[What the task requires]:
Count the lines in the records below that contain the string "radius", treating uppercase and lowercase letters as distinct. Reply with the number alone.

** start Information given **

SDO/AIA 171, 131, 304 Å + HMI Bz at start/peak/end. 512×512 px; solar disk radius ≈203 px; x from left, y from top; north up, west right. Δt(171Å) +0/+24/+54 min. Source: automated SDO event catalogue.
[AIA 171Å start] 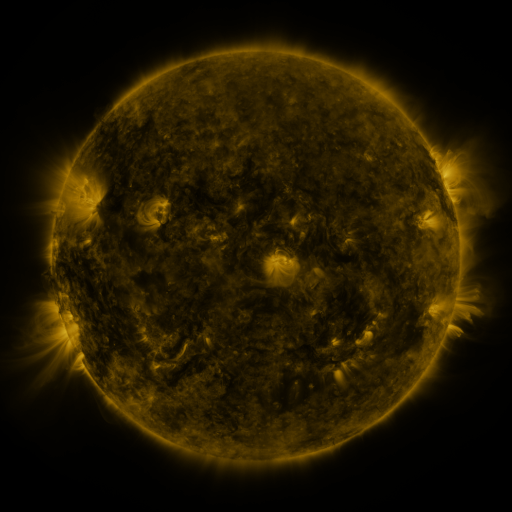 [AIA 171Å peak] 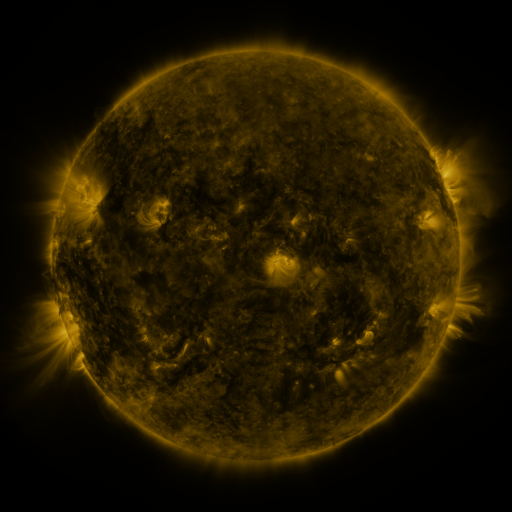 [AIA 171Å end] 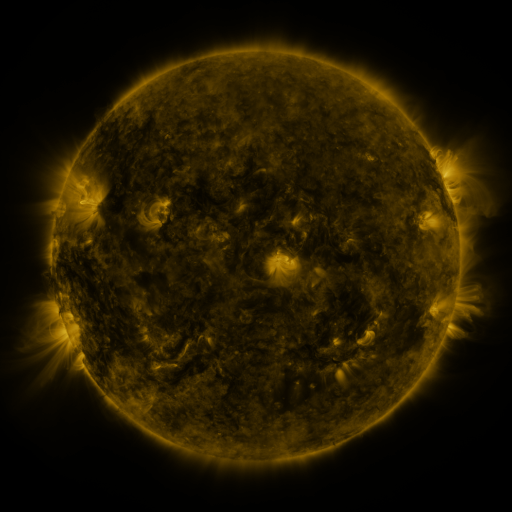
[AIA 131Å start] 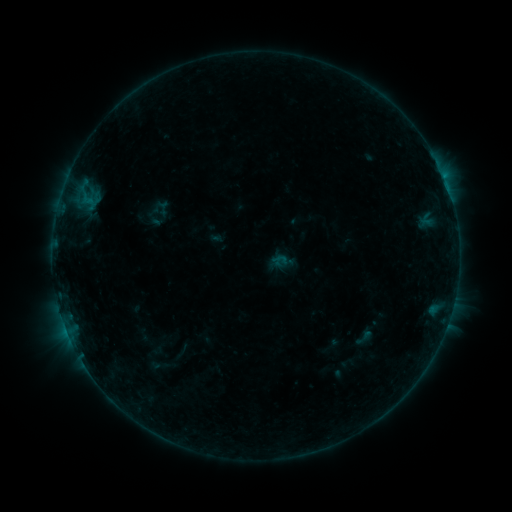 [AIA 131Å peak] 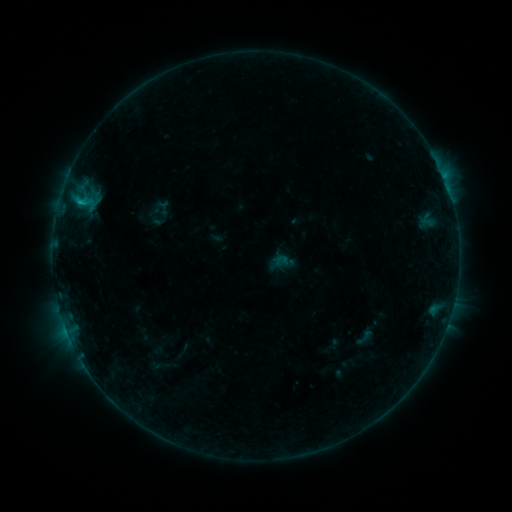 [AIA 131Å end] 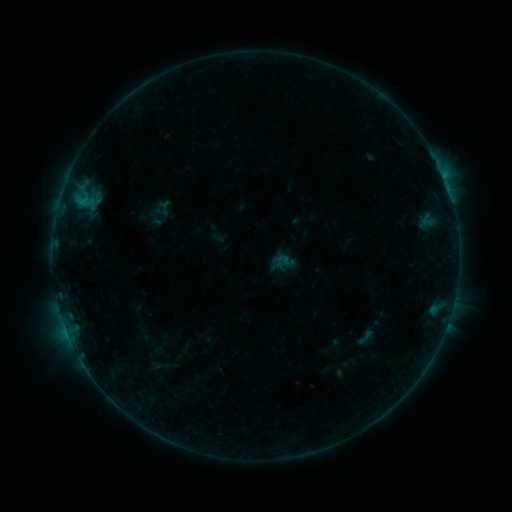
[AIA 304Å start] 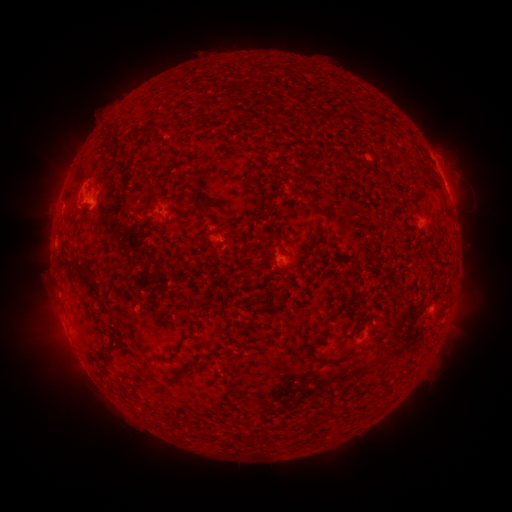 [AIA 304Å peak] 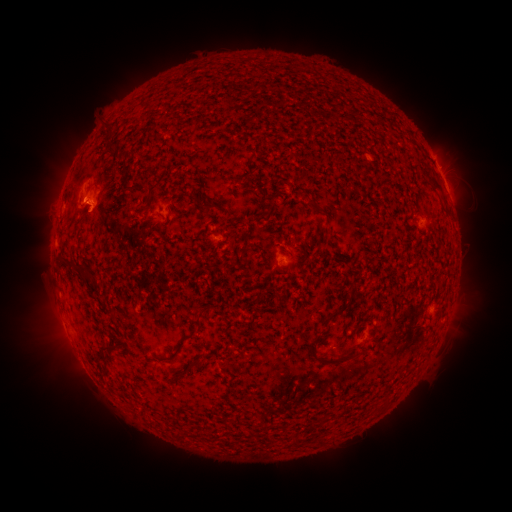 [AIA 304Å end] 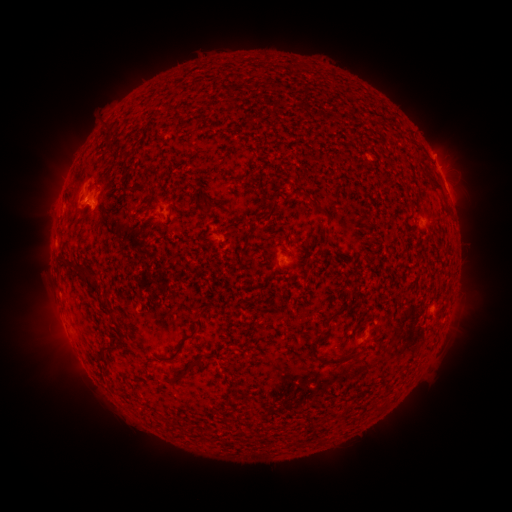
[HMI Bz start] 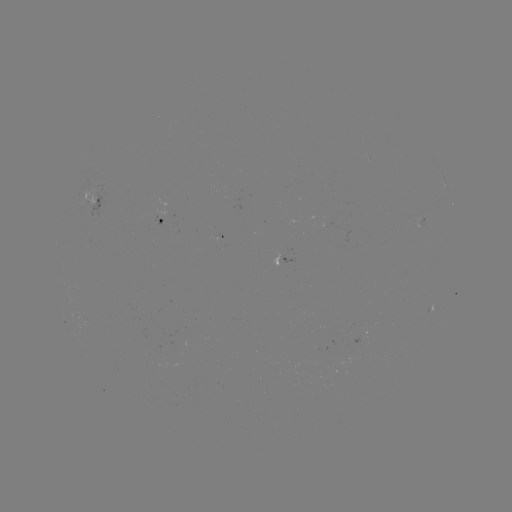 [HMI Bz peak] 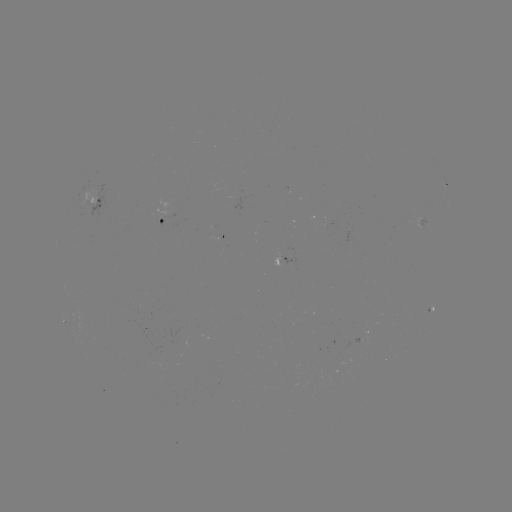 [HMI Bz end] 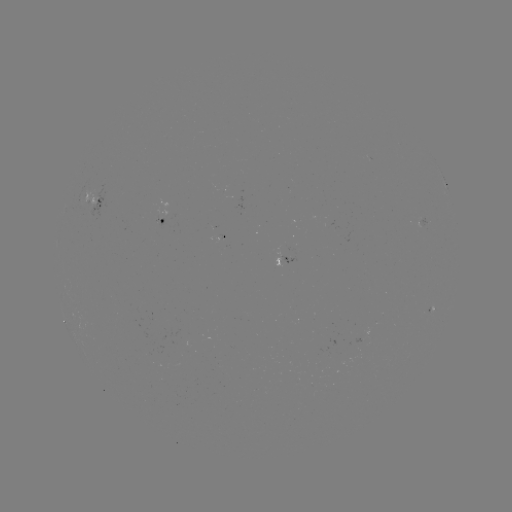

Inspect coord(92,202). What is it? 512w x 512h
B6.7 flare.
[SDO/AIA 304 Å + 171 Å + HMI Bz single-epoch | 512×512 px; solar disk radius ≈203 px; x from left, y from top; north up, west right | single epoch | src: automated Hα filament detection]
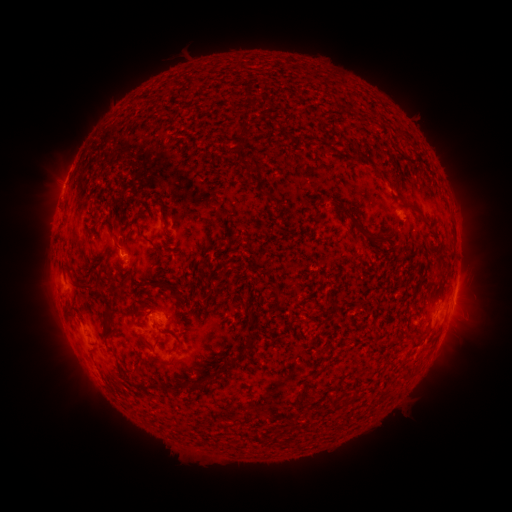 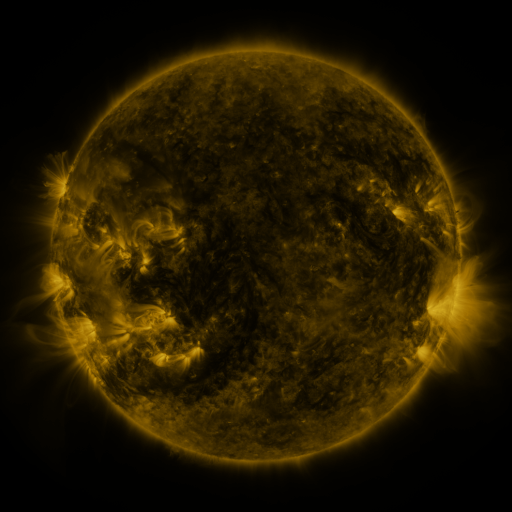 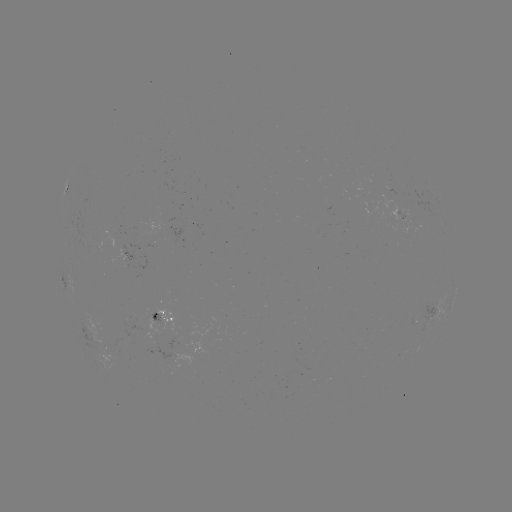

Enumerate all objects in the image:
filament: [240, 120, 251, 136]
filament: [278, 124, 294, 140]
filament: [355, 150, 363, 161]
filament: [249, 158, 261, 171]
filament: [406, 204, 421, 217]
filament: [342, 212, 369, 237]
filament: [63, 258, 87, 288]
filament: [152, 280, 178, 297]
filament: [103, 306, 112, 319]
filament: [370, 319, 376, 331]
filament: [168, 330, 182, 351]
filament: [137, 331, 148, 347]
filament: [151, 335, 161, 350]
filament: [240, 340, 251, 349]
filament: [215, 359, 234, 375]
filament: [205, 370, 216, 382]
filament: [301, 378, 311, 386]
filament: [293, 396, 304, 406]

** end Information given **

[Full solution]:
2